Peter Stabenow: Das heißt, dass man mehr als 2.600 Euro auf seinem Konto haben darf, ohne, dass es von einem Amt abgezogen wird.

kobinet-nachrichten: Was erwarten Sie von der Bundesregierung?

Peter Stabenow: Dass die Obergrenze zum Sparen kräftig angehoben wird.

 

kobinet-nachrichten: Herr Strunz, was Ihnen Ihnen in der Politik besonders wichtig?

Christian Strunz: Mir ist es wichtig, dass behinderte Menschen, die einen Rollstuhl nutzen, von A nach B fahren können ohne dass es Probleme gibt.

kobinet-nachrichten: Welche Probleme gibt es denn?

Christian Strunz: Am Busbahnhof kommt es immer wieder vor, dass Rollstuhlfahrer nicht gleich einsteigen können. Dort gibt es zum Beispiel viele Barrieren.

kobinet-nachrichten: Wenn es ein Gesetz gäbe, dass die Barrierefreiheit in den verschiedenen Bereichen vorschreibt, wäre das in Ihrem Sinne?

Christian Strunz: Das wäre perfekt.

 

kobinet-nachrichten: Was ist Ihnen Herr Hirschmann im Moment besonders wichtig, wenn es um die Politik geht?

Tim Hirschmann: Mir ist der Zusammenhalt in der Politik besonders wichtig. Dass nämlich Menschen mit Handicap bei den Flüchtlingen manchmal außen vorne gelassen werden. Sie gehören bei uns auch mit dazu. Sie sollen barrierefrei wohnen können und so leben können, wie wir auch.

kobinet-nachrichten: Was könnte für Sie selbst besser sein?

Tim Hirschmann: Dass es barrierefreie Busse und Bahnen gibt und dass man uns behinderte Menschen so aktzeptiert, wie wir sind und nicht, dass man sich über uns lustig macht. Es gibt viele Menschen, die sich mit uns schämen und nichts mit uns zu tun haben wollen.

kobinet-nachrichten: Sie sind vor Ort in einem Fachbeirat für Inklusion aktiv. Werden dort solche Themen besprochen?

Tim Hirschmann: Auf jeden Fall. Da geht es um Barrierefreiheit bei Bussen und Straßenbahnen, um das Thema Gesundheit und viele andere Themen.

 

kobinet-nachrichten: Herr Sauer, Sie kommen aus Baunatal bei Kassel, was ist für Sie derzeit besonders wichtig?

Jörg Sauer: Ich hätte gerne mehr Lohn auf meinem Konto.
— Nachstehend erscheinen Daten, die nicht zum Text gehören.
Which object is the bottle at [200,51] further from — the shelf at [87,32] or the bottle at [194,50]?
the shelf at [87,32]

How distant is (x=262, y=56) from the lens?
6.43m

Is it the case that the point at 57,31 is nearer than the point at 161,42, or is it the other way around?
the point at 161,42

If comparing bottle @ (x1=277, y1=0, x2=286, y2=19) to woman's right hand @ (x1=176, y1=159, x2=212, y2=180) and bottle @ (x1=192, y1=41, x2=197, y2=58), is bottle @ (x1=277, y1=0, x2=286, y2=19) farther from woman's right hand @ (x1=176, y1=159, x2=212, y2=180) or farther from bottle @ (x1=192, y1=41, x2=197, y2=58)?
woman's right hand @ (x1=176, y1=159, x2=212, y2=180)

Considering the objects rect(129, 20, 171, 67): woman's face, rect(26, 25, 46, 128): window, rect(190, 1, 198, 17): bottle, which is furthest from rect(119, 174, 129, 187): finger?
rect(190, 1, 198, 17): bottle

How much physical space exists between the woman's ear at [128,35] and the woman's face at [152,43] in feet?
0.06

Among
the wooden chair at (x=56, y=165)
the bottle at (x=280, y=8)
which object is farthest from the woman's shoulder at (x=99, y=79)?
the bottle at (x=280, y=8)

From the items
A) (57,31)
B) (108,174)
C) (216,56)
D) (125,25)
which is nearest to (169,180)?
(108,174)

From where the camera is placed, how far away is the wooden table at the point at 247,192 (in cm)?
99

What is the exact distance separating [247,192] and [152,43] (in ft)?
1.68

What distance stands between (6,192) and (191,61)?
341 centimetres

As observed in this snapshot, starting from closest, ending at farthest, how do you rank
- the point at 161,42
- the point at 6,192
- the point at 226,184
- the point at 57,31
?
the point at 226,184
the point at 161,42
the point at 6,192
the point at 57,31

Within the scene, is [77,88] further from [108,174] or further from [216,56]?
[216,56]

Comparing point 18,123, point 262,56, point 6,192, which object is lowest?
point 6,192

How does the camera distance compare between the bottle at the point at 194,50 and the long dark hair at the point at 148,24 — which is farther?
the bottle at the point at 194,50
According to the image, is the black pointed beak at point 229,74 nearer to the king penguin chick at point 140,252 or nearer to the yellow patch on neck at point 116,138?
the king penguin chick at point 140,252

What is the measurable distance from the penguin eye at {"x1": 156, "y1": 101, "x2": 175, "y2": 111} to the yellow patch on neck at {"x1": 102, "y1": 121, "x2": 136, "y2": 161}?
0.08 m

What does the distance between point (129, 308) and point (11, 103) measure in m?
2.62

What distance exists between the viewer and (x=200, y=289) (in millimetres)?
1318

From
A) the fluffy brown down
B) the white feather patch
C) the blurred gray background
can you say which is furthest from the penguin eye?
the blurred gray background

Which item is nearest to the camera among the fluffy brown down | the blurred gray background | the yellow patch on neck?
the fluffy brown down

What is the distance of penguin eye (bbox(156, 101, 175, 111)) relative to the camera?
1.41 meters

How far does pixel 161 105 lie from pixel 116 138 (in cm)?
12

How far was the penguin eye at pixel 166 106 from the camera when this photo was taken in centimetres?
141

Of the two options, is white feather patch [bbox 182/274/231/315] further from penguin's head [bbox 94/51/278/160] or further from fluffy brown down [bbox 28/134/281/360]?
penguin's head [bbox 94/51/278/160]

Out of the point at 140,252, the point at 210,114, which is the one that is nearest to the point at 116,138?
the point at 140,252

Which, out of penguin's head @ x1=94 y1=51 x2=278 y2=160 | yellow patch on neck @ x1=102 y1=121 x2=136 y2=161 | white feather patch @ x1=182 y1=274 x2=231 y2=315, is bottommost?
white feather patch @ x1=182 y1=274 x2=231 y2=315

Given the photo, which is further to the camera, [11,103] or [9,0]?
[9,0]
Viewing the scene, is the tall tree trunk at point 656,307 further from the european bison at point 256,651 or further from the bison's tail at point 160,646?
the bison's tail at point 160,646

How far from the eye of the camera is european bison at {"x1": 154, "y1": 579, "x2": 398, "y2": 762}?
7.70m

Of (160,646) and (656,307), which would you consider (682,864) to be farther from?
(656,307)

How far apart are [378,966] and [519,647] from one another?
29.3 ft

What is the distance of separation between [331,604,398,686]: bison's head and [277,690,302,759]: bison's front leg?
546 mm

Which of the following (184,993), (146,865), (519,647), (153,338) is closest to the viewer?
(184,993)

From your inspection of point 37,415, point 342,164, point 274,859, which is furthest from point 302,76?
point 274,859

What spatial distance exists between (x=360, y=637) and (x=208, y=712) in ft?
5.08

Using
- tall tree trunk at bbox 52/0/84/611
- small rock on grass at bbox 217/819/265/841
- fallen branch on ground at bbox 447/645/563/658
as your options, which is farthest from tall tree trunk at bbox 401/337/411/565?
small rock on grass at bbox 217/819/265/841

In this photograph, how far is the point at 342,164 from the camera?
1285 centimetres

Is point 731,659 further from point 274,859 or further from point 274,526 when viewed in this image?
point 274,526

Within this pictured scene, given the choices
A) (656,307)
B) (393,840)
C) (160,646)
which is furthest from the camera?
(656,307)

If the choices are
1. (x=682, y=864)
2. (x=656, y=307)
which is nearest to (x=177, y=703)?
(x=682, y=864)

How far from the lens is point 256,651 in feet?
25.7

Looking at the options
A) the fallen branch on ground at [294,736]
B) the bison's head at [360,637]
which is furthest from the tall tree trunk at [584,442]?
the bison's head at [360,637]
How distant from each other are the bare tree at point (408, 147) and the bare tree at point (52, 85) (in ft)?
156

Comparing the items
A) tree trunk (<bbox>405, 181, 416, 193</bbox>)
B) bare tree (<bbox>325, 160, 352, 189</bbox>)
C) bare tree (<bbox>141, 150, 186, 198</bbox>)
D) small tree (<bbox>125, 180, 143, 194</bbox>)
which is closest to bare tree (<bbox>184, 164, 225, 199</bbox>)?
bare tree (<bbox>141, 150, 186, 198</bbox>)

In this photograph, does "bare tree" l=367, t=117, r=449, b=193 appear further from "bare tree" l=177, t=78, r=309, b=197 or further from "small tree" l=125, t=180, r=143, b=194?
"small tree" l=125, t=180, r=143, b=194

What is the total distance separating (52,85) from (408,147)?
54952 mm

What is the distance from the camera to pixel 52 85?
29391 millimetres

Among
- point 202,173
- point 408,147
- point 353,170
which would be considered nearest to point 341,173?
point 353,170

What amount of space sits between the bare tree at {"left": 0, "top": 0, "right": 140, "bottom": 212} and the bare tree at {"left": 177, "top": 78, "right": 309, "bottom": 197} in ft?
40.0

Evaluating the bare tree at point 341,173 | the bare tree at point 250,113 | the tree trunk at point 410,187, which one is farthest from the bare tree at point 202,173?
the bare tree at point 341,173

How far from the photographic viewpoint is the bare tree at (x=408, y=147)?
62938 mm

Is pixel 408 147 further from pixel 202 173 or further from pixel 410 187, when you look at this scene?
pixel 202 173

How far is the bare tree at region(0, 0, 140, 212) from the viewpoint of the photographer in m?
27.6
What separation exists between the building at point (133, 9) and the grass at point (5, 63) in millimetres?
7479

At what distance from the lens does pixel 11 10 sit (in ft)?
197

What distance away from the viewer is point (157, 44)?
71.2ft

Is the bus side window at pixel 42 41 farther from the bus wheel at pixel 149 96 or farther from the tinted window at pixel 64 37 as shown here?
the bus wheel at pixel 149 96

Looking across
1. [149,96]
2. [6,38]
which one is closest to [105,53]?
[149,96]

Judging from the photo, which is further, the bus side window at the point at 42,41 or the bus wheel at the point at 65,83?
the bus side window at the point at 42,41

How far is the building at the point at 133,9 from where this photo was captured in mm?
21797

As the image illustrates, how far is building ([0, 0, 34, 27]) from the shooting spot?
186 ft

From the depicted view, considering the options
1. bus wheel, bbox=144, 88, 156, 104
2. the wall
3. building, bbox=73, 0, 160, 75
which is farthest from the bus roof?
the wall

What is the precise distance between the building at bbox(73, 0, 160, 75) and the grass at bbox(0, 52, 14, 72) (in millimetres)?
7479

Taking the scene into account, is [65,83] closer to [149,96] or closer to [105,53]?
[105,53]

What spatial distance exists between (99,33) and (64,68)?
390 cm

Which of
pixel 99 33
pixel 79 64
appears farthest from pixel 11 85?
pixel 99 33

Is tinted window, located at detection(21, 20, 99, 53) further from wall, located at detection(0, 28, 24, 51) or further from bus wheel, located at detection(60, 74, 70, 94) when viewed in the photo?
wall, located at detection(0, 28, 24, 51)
kobinet-nachrichten: Wieviel Lohn bekommen Sie denn im Momant, wenn ich fragen darf?

Jörg Sauer: 143 Euro.

kobinet-nachrichten: Am Tag oder im Monat? 

Jörg Sauer: Im Monat.

kobinet-nachrichten: Wie lange arbeiten Sie dafür täglich?

Jörg Sauer: Meine Arbeitszeit ist von 8:00 bis 16:00 Uhr.

kobinet-nachrichten: Was arbeiten Sie genau in der Werkstatt für behinderte Menschen?

Jörg Sauer: Montage.

kobinet-nachrichten: Montage, das heißt?

Jörg Sauer: Verpackung, also hauptsächlich Teiler für VW.